“No one has ever seen God; the only begotten Son, who is in the bosom of the Father, has declared him.” John 1:18
“For God so loved the world that He gave His only begotten Son, that whosoever believes in Him might have eternal life.” John 3:16
Yesterday NPR interviewed Jeremy Lin. The Harvard graduate crossed paths with the basketball player in school, but this Lin, instead of playing on the courts of New York’s Madison Square Garden, is studying linguistics at New York University. At 5’2″ Jeremy Lin described the comedy of often being mistaken by name over the Internet for the much taller Knicks super star: he tries to break it to people politely that he is not their guy.
When John’s Gospel describes Jesus as “the only begotten God,” the Gospel writer is saying that there can be no mistaking who Jesus is, because Jesus is the only one of His kind. Jesus can’t be duplicated to the degree that Jesus is God Himself in the flesh. The Jesus who has the power to forgive and straighten out all of the rough and bumpy patches in our lives is God alone. If nobody else can reproduce the “Linsanity” of a basket in the last minutes of a nail-bitingly suspenseful game, no other god can truly embody the inbreaking of God’s reign of love on earth. Only Jesus- the One whom Scripture tells us we find it easy to crucify and mock for His foolhardy message about a Love that has the power to save and redeem all creation, including ourselves- can reveal in His very Self who God is and pour His life into us. As Henry Ward Beecher put it, “Take from the Bible the Godship of Christ and it would be but a heap of dust.”

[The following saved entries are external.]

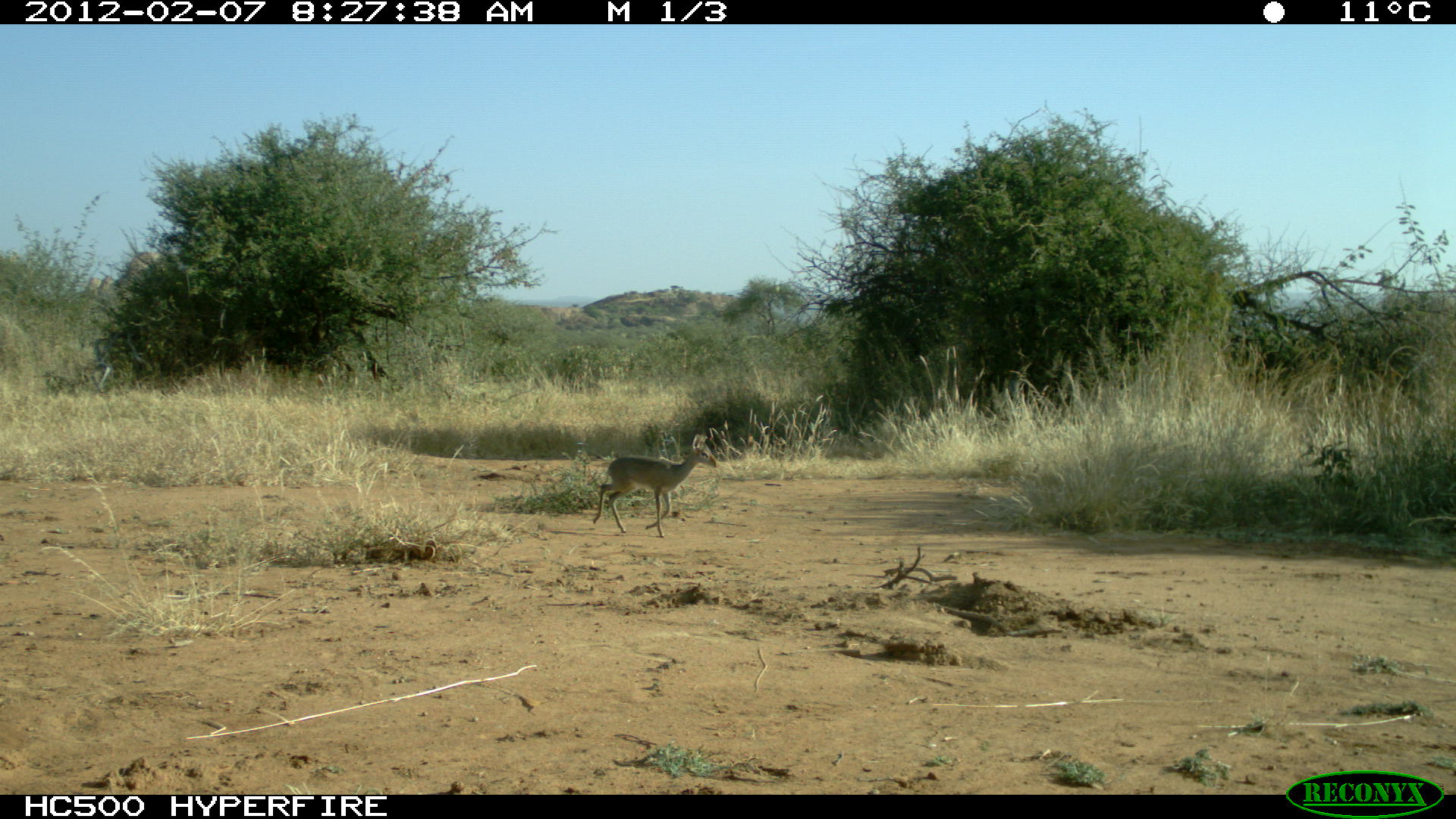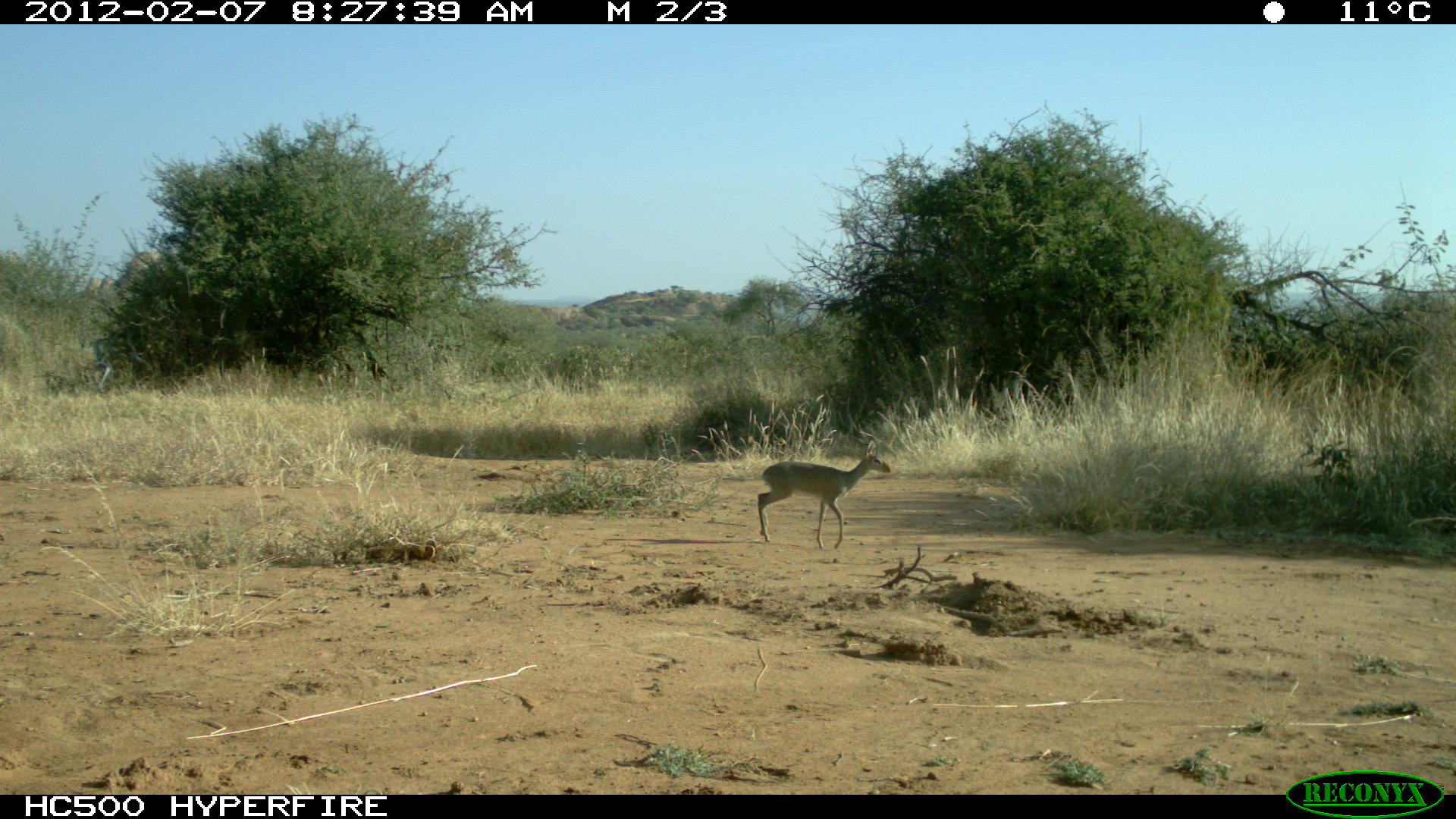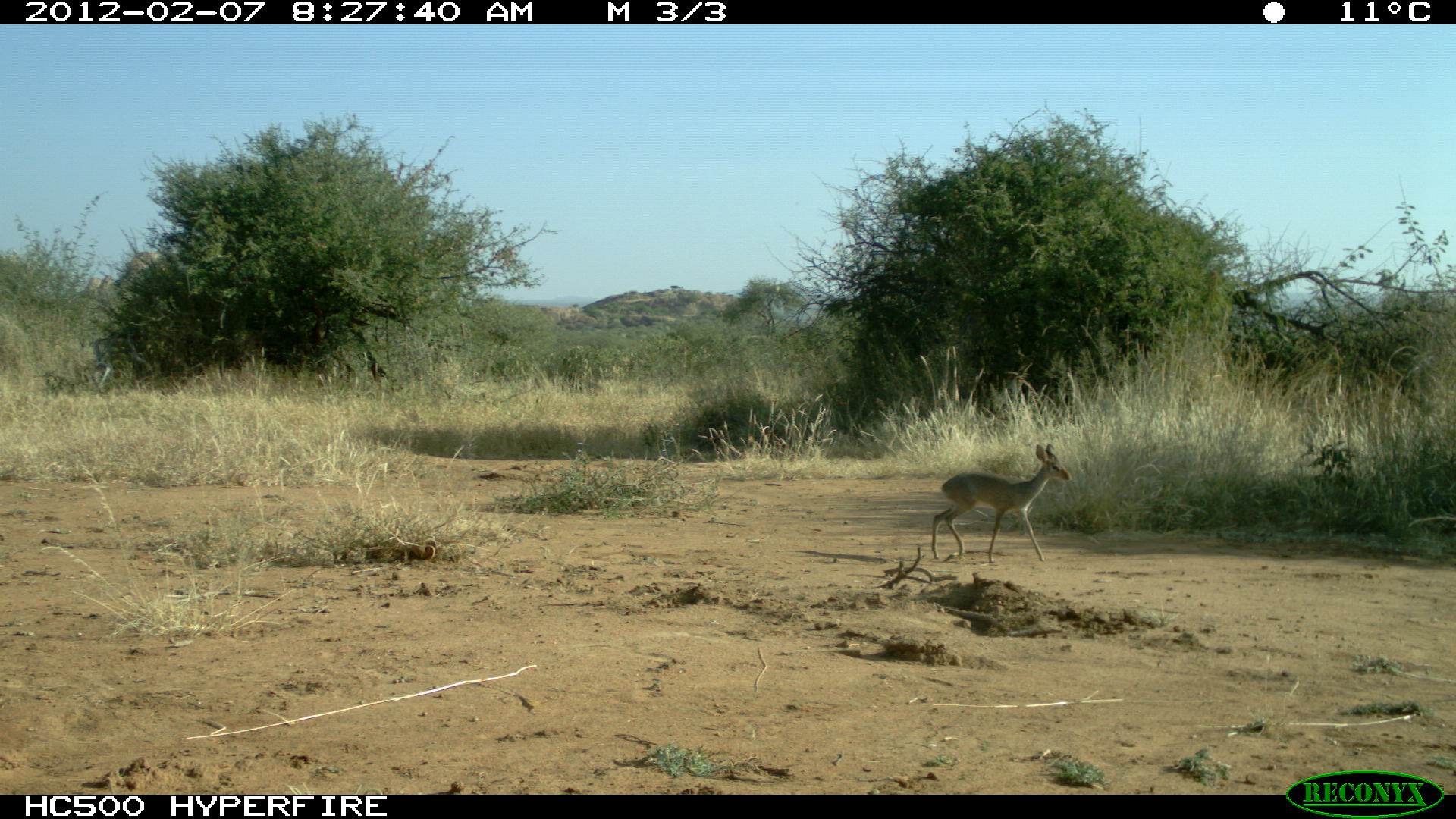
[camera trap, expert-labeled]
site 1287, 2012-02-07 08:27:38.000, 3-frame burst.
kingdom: Animalia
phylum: Chordata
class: Mammalia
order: Artiodactyla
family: Bovidae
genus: Madoqua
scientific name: Madoqua guentheri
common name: günther's dik-dik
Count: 1.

Maybe this is an especially fitting reminder on a day like today. Today is Ash Wednesday, after all. It is a day when Christians all over the world will remind themselves that it is “from dust” that they have come and “to dust” shall go. Because for as much as we every day can go about pretending to be kings and queens of our own little fiefdoms, convincing ourselves that we are in control, have all the answers, and have it together, and living in self-absorption as if we have no end, the sobering truth of the matter is that we will all die, and the “stuff” of our lives will pass away with us. We won’t save the world, nor can we. We aren’t God. The reality is that when we die, even our best and brightest expressions of God’s work in us will be like “straw,” to quote Thomas Aquinas in his twilight years, when he surveyed his own prodigious body of theological work in the scheme of God’s eternity and couldn’t help but come up short.
These days Marguerite Porete’s The Mirror of the Simple Soul has become a staple of my bedtime reading, and Porete a newfound spiritual heroine. Porete was executed in 1310 for scandalously daring to believe that God really was Love and that God’s Love didn’t have to be mediated by a corrupt church hierarchy wedded to money and power. Porete’s book, as an effort to impart this Love to spiritually hungry souls, is striking in a number of ways. Maybe most striking is Porete’s treatment of the human will. For Porete, only when we totally annihilate our will to be god and choose to view ourselves as nothing-a process that takes place within the crucible of the Holy Spirit’s work in us- can we truly experience the freedom of living, moving and breathing in the love of God.
In other words, our “nothingness” (our “dust”) is the pathway to God’s Somethingness- which is the very thing in which we have our being in the first place. What does this mean for us? It means that we only experience God’s unmediated love for us to the degree that we lay aside our claims on reality, be they in the form of what our mind, will and emotions would tell us “reality” is, or even what our finest dogmas and theological doctrines would say (because these, too, are like “straw” in the light of God’s very Self). If Jesus is “the only begotten Son,” it means that Jesus is the Ultimate Reality. All other realities must pass away.